Q&A: COO & Head of Trading @ Systematic Quant Hedge Fund

Just started mentoring so thought this could be helpful.

Based in Australia

  • 15+ years on the buy side
  • Mix of Portfolio Manager and Head of Business / Executive experience
  • Experience across a range of proprietary trading / hedge fund firms
  • Broad global markets experience & technical knowledge
  • Specialise in equities and futures trading, particularly Relative Value / StatArb / Delta Neutral
  • Focus on Systematic / Semi Systematic and Quantitative approaches
  • Deep experience applying AI / ML to production trading systems

Happy to answer appropriate questions and open to mentoring 

29 Comments
 
Most Helpful
  1. Surround yourself with smart, capable people and be open to learning and improving. Many spend all their time trying to show they are the smartest in the room and pushing their own ideas, focus on expanding our knowledge and experience by learning from others
  2. Just because you’re in charge doesn’t mean you’re right or always know best. Listening to and applying the skills and expertise of those below you creates a strong, high-functioning united team. Be willing to change your mind, admit you’re wrong and consider other angles. But at the same time, don’t be afraid to make the hard calls when necessary. Collaboration at the research and planning stage. Ownership at the decision stage.
  3. Never stop advancing, learning and developing. Specialising is great and important, but the moment you have a niche and start consolidating and protecting / maintaining your little edge instead of continuing to branch out, search for new applications / improvements and keep developing your skills and strategies, you’re dead. Never stop learning and pushing forward or you’ll get left behind.
  4. BONUS: Even quantitative finance is more people-based than most will admit. Human connection and communication are important and overlooked tools. Often a mediocre employee who is easy to work with and can communicate what they’re doing properly and transparently is more valuable than an incredible resource who is opaque, difficult to manage and can’t articulate their process or output effectively.

    hope these help

 

Minimally. It's not my game and not my area of expertise. My career and strategies have earned increasingly quantitative and systematic specifically because I was never any good at picking stocks on fundamentals!

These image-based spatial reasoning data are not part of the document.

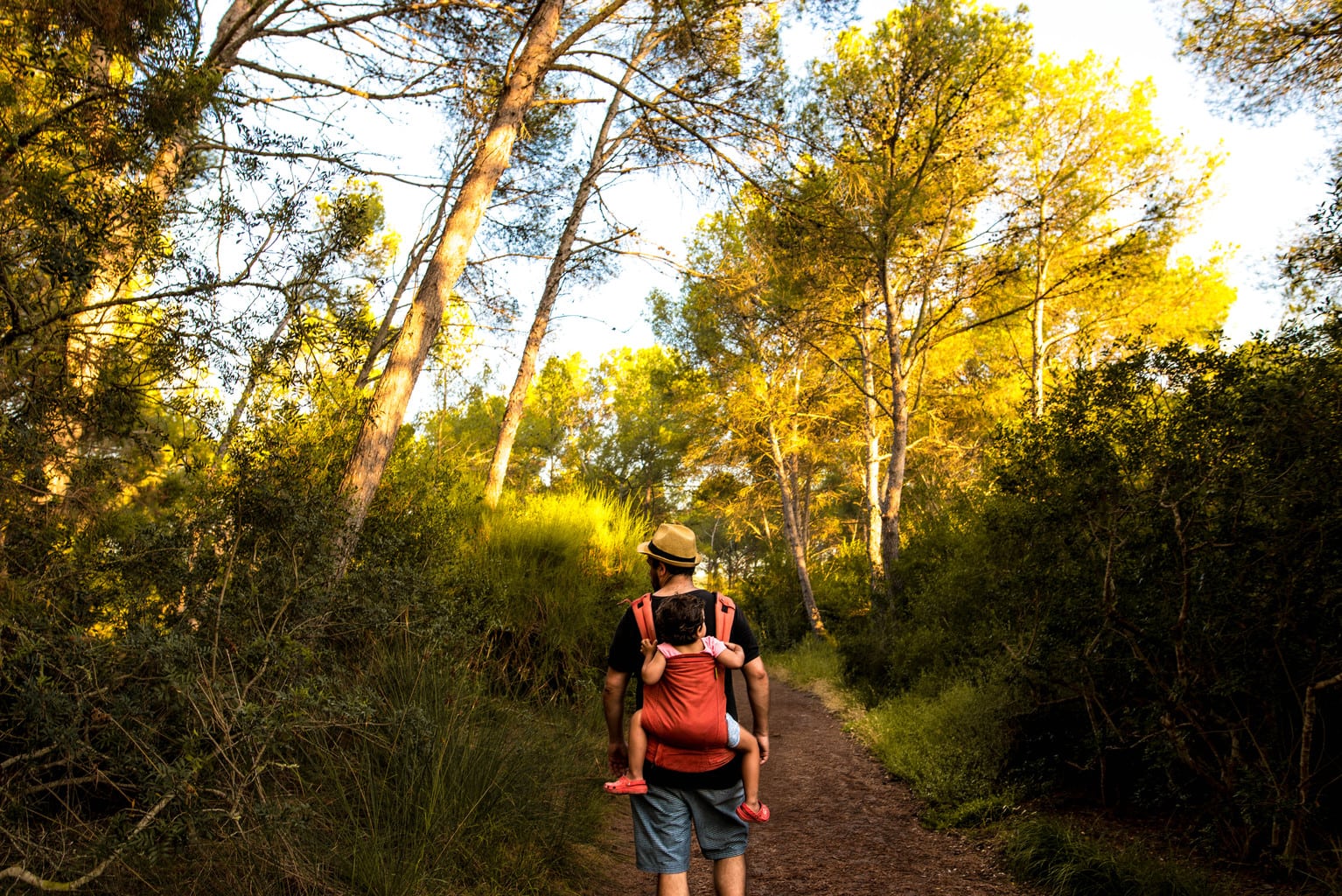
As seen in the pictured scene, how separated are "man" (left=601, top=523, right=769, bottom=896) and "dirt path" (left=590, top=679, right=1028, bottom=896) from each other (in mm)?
1874

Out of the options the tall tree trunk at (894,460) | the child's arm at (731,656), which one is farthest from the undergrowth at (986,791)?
the child's arm at (731,656)

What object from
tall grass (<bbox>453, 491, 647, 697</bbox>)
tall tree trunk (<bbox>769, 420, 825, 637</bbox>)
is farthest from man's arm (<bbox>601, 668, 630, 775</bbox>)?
tall tree trunk (<bbox>769, 420, 825, 637</bbox>)

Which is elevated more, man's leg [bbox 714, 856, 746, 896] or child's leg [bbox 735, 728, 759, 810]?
child's leg [bbox 735, 728, 759, 810]

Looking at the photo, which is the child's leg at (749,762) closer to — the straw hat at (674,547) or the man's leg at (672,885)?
the man's leg at (672,885)

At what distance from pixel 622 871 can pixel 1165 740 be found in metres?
3.30

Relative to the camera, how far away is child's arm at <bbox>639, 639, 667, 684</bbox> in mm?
2822

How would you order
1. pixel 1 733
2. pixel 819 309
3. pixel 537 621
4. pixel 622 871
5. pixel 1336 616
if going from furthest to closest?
1. pixel 819 309
2. pixel 537 621
3. pixel 622 871
4. pixel 1336 616
5. pixel 1 733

Have looked at using NLP to turn compile reports into a 'qualitative quantitative' score which measures long-term markers of fundamental quality as a factor (rather than short-term sentiment) with some success, but the time horizon to realise those fundamental values may be too long for the signals to be attractive to some investors.

Using fundamental info, data and analysis as an additional lens to purely statistical signals is an interesting area and potential point-of-difference. I think the 2 disciplines will continue to merge into one approach.

 

No problem at all.

  1. Don't think there's any doubt that time horizons are shorter, price action is more rapid and aggressive and opportunities are present for shorter than ever before. Rather than race-to-the-bottom, playing a losing game against HFT to try to capture nearly-instantaneous opportunities, I've found success in trying to identify and monetise time-agnostic opportunities and persistent trends or mechanics that exist on / persist across multiple temporal levels. Additionally, with so much focus on high frequency trading, medium frequency presents a relatively less crowded space with plenty of opportunities.
  2. Big believer in managing risk at multiple levels. You wouldn't deploy raw signals into an optimised or unconstrained portfolio, why would you then deploy multiple strategies without that same level of management? Assuming 'diversification' because you're playing with multiple alpha sources isn't enough, I think it's imperative to manage on multiple levels with different limits and controls at each. The exact method varies based on each implementation, with a suitable risk protocol for each scenario, rather than just one cookie-cutter risk framework applied blindly to everything.
  3. Endless AI potential for financial markets. Much of it isn't doing anything brand new / reinventing the wheel or fully autonomous stock picking (although all these things may happen eventually too), but more doing what we are already doing but with massively increased automation, scope and capability. Think smaller, specialist teams will be able to utilise AI to achieve amazing outcomes and replace much of the human process or human layer of large investment platforms. It's a space we've been looking at very closely for a long time and mapping out specific use cases which suit the capabilities and strengths of the technology. 
 

Re AI, how do you think an entry level QR (less than 1yr on the job) can survive without getting outdone by AI? Worried because I don't have much experience yet and haven't had the time to develop differentiation.

 

I don't think AI is your competition. I think others who understand and can leverage and use AI to improve / expand their process are your competition. Don't get left behind.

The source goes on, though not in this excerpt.